• WHAT YOU ARE ASKED TO DO: Put the items from the line containing "Among the blurred" through the line containing "A: the blurred" into a JSON list of strings, one string per line, including both end lines and leaving out blank lines.

• MATERIAL SUPPLIED:
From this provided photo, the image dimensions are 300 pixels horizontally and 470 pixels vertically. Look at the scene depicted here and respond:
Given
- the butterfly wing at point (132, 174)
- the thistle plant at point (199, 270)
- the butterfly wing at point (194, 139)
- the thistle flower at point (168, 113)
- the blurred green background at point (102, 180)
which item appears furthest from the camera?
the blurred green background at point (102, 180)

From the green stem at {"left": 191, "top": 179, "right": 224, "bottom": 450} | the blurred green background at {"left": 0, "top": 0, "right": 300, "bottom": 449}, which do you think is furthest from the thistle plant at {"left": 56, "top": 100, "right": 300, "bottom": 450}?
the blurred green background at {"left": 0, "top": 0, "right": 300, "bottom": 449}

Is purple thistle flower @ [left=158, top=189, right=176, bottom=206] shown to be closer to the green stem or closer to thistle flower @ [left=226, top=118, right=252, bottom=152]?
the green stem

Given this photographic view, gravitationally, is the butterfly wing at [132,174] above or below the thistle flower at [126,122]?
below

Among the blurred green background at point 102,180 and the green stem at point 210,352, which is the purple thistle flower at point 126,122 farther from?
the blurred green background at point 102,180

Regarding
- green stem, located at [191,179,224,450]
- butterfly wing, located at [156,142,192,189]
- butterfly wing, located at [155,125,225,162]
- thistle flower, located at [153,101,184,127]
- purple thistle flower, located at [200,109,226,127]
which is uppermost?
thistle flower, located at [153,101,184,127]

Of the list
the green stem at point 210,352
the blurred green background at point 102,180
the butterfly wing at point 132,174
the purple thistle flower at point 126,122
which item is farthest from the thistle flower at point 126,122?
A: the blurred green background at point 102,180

...

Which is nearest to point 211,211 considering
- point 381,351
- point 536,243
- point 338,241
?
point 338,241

==

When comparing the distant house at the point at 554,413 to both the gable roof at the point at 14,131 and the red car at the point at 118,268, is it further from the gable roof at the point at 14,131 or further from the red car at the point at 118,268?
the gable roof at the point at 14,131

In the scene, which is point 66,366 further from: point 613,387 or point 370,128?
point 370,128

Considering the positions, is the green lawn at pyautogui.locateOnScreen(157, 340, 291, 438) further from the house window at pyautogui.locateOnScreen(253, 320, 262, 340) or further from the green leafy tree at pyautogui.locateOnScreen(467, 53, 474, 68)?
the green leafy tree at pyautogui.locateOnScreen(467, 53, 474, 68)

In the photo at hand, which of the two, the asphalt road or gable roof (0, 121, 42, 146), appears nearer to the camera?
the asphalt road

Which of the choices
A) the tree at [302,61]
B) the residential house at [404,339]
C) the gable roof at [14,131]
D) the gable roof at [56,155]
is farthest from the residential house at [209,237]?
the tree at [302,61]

• EXERCISE ANSWER:
[
  "Among the blurred green background at point 102,180 and the green stem at point 210,352, which is the purple thistle flower at point 126,122 farther from?",
  "the blurred green background at point 102,180",
  "Regarding",
  "- green stem, located at [191,179,224,450]",
  "- butterfly wing, located at [156,142,192,189]",
  "- butterfly wing, located at [155,125,225,162]",
  "- thistle flower, located at [153,101,184,127]",
  "- purple thistle flower, located at [200,109,226,127]",
  "which is uppermost?",
  "thistle flower, located at [153,101,184,127]",
  "Of the list",
  "the green stem at point 210,352",
  "the blurred green background at point 102,180",
  "the butterfly wing at point 132,174",
  "the purple thistle flower at point 126,122",
  "which item is farthest from the thistle flower at point 126,122?",
  "A: the blurred green background at point 102,180"
]